After the priests came among us, my great-grandmother said, She Knows the Bear became Marie. Sloping Cloud was christened Jeanne. Taking Care of the Day and Yellow Day Woman turned into Catherines. I became Margaret, but I always knew that would happen. The year they carried my great-grandmother out the western window, wrapped in red cloth and then tied into birch bark, the school finally got me. The girl who was named Center of the Sky became Margaret, then Margaret Kashpaw and then Rushes Bear. But I had already seen far back in time by then. I knew who I was in relation to all who went before.

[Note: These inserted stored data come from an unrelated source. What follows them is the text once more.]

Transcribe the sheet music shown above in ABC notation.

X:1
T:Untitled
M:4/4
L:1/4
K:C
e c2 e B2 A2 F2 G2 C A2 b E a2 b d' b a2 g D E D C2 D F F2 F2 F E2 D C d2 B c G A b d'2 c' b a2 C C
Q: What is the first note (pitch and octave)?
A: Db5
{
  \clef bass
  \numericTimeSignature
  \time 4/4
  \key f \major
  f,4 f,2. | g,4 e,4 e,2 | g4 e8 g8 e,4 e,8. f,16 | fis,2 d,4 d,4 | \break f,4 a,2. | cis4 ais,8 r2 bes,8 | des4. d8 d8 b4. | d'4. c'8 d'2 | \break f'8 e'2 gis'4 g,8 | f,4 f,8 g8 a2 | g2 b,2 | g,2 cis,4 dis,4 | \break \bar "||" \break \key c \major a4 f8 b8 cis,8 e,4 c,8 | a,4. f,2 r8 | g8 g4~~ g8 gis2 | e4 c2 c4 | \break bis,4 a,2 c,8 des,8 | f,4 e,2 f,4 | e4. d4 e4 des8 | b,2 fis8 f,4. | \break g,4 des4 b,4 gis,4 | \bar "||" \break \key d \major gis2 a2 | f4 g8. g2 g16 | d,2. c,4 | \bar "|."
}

Therefore, although I went to school I was not harmed, nor while I was there did I forget my language. Not Margaret. Every time I was struck or shamed for speaking Ojibwemowin, I said to myself, There’s another word I won’t forget. I tamped it down. I took it in. I grew hard inside so that the girl named Center of the Sky could survive. Some think that I am mean, but that is why I’m with the living yet. My husband outwitted death by talking. So did I. Only when his talk was comical, kind, and obscene, mine was cutting and angry. I’ve been that way. The dress may change me. Or my talking to it, much the same.